Bhatara menekankan agar pemerintah serius dalam melakukan upaya untuk meratifikasi Statuta Roma. Menurut Bhatara ratifikasi ini bukan soal kepentingan asing, pesanan asing ataupun lainnya, tapi lebih kepada kepentingan bersama bangsa Indonesia.

Anggota Komisi I DPR, Sidarto Danusubroto, mengatakan mendukung ratifikasi Statuta Roma. “Kapan pemerintah mau ajukan ratifikasi Statuta Roma?,” tanya Sidarto.

Menurut Direktur HAM dan Kemanusiaan, Direktorat Jenderal Multilateral, Kemlu, Muhammad Anshor, Kemlu mendukung ratifikasi Statuta Roma. Namun yang harus ditekankan menurut Anshor adalah narasi yang jelas atas Statuta Roma sehingga semua pihak dapat memahami dengan benar. Menurutnya pemerintah sudah berkomitmen untuk meratifikasi Statuta Roma sejak 1998.

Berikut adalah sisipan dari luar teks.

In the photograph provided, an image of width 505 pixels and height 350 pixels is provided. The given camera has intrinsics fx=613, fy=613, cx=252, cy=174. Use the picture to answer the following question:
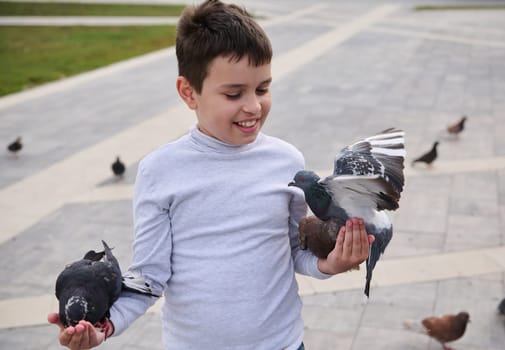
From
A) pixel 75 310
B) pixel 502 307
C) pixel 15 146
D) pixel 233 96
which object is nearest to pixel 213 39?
pixel 233 96

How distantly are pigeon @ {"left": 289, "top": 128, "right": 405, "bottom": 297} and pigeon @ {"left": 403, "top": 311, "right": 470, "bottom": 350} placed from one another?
255cm

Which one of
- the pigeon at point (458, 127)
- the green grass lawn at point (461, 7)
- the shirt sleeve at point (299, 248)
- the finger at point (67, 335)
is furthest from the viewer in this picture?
the green grass lawn at point (461, 7)

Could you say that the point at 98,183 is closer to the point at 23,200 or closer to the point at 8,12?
the point at 23,200

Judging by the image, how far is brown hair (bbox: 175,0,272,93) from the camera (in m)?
1.85

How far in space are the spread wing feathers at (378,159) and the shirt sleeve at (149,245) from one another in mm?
574

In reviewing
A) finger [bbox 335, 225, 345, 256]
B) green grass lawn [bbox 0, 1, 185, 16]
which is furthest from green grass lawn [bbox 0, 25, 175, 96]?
finger [bbox 335, 225, 345, 256]

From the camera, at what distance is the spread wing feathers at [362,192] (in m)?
1.80

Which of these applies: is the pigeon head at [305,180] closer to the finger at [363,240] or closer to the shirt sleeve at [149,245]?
the finger at [363,240]

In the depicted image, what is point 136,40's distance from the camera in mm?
19047

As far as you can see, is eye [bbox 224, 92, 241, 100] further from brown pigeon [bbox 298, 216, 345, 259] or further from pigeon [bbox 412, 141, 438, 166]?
pigeon [bbox 412, 141, 438, 166]

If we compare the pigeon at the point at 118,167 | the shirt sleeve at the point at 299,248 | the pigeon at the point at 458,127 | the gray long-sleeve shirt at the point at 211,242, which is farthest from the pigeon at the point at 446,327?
the pigeon at the point at 458,127

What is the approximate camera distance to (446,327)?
426 cm

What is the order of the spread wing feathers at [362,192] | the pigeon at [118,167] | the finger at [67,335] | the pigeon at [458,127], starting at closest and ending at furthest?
the finger at [67,335]
the spread wing feathers at [362,192]
the pigeon at [118,167]
the pigeon at [458,127]

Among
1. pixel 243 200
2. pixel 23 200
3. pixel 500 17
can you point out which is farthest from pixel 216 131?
pixel 500 17
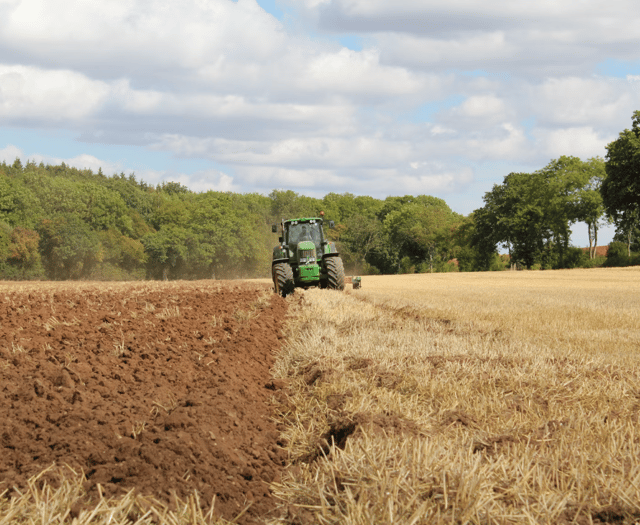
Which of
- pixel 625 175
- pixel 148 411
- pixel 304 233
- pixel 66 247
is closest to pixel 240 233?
pixel 66 247

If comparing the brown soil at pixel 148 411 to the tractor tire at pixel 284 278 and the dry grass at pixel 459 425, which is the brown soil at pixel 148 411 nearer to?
the dry grass at pixel 459 425

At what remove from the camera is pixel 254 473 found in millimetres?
4215

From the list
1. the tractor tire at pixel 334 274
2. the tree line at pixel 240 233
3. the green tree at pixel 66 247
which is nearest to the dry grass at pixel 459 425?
the tractor tire at pixel 334 274

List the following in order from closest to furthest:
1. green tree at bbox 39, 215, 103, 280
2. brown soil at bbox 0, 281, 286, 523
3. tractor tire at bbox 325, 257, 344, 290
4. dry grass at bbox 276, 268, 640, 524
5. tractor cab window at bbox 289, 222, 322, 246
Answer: dry grass at bbox 276, 268, 640, 524 < brown soil at bbox 0, 281, 286, 523 < tractor tire at bbox 325, 257, 344, 290 < tractor cab window at bbox 289, 222, 322, 246 < green tree at bbox 39, 215, 103, 280

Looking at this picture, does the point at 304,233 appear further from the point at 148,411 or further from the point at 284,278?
the point at 148,411

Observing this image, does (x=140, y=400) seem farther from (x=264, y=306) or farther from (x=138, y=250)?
(x=138, y=250)

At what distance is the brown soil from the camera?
3.98 metres

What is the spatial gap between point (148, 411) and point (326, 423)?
1.51m

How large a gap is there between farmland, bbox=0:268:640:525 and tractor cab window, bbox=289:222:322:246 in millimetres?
9931

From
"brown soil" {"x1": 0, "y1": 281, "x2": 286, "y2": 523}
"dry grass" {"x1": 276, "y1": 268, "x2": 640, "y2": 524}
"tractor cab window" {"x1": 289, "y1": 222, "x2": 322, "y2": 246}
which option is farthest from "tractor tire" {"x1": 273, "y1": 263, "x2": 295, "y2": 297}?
"brown soil" {"x1": 0, "y1": 281, "x2": 286, "y2": 523}

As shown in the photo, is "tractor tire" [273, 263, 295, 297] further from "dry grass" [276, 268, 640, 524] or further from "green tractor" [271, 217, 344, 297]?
"dry grass" [276, 268, 640, 524]

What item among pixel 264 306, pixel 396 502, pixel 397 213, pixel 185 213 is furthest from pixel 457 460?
pixel 397 213

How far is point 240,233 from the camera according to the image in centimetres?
8106

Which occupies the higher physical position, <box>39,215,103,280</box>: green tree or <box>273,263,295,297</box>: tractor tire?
<box>39,215,103,280</box>: green tree
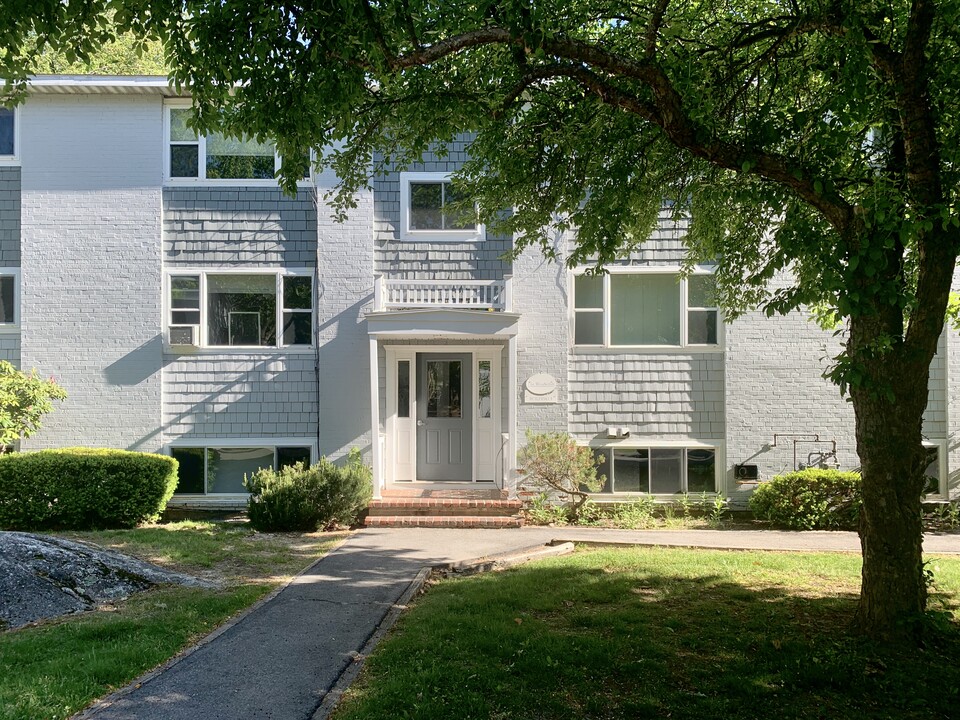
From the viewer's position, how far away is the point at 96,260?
13898 millimetres

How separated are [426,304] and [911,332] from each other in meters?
Result: 8.56

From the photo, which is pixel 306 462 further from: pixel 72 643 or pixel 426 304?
pixel 72 643

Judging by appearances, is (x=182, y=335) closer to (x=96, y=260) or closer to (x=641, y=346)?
(x=96, y=260)

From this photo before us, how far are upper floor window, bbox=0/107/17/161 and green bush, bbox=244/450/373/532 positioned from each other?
7.83 meters

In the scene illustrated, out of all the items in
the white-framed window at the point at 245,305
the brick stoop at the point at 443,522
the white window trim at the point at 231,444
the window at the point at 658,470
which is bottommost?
the brick stoop at the point at 443,522

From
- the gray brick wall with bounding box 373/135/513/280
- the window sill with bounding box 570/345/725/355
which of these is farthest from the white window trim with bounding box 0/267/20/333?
the window sill with bounding box 570/345/725/355

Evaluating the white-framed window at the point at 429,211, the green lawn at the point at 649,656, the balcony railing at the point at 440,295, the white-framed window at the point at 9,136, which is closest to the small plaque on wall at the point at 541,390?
the balcony railing at the point at 440,295

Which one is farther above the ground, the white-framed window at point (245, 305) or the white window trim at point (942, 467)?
the white-framed window at point (245, 305)

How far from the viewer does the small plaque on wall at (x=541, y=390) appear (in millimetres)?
13906

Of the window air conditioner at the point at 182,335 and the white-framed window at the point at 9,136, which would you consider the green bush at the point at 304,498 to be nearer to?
the window air conditioner at the point at 182,335

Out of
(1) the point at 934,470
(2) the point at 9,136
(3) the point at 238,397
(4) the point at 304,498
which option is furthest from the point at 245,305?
(1) the point at 934,470

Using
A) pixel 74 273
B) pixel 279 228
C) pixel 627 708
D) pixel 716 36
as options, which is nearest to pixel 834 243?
pixel 716 36

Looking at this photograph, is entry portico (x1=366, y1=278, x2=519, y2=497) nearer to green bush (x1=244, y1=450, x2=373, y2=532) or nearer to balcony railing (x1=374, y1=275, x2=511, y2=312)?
balcony railing (x1=374, y1=275, x2=511, y2=312)

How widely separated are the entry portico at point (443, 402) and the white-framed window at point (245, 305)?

Anshor menampik tuduhan yang menyebut bahwa ratifikasi Statuta Roma untuk melayani kepentingan asing. Pasalnya, ratifikasi tersebut adalah salah satu instrumen yang dibutuhkan Indonesia untuk menegakkan HAM. Melihat respon di berbagai lembaga negara atas ratifikasi Statuta Roma, Anshor menyebut tidak ada satupun yang melakukan reservasi.

Selain itu dengan meratifikasi Statuta Roma, Anshor melanjutkan, dapat meningkatkan posisi Indonesia sebagai salah satu negara di dunia yang terdepan dalam mengupayakan penegakkan HAM. “Kita mau menjunjung tinggi peradaban dan perdamaian dunia,” ucapnya.

Senada, Kasubdit Kerjasama Luar Negeri Ditjen HAM Kemenkumham, Dhahana Putra, menyebut pemerintah sepakat untuk melakukan ratifikasi Statuta Roma, namun langkah itu tidak dilakukan dengan tergesa-gesa. Sampai saat ini Dhahana mengaku belum melihat ada kementerian yang menolak untuk melakukan ratifikasi Statuta Roma.

Dhahana menyebutkan ada rencana untuk merevisi UU Pengadilan HAM, namun dia belum dapat memastikan kapan rencana itu akan bergulir. Salah satu yang paling disorot dalam UU Pengadilan HAM adalah soal hukum acara. Selama ini, hukum acara yang dipakai dalam Pengadilan HAM menurut Dhahana sama dengan hukum acara pidana biasa yang termaktub dalam KUHAP.

Menurut Dhahana dalam konteks pengadilan HAM, hukum acara itu harus bersifat khusus karena pengadilan HAM dibentuk untuk mengadili kasus kejahatan pidana luar biasa. Sedangkan dalam KUHAP, hukum acara yang digunakan hanya untuk kasus kejahatan pidana biasa.

Ke depan Dhahana berpendapat jika Statuta Roma sudah di ratifikasi dan UU Pengadilan HAM sudah direvisi, maka kedua regulasi itu akan berjalan secara paralel dalam sistem hukum nasional. Dhahana melihat kedua regulasi itu sifatnya saling melengkapi, di satu sisi Statuta Roma dengan aturan tentang ICC sebagai pelengkap, sedangkan UU Pengadilan HAM sebagai instrumen utama untuk menuntaskan kasus pelanggaran HAM berat. “Karena Statuta Roma sifatnya komplementer,”pungkasnya.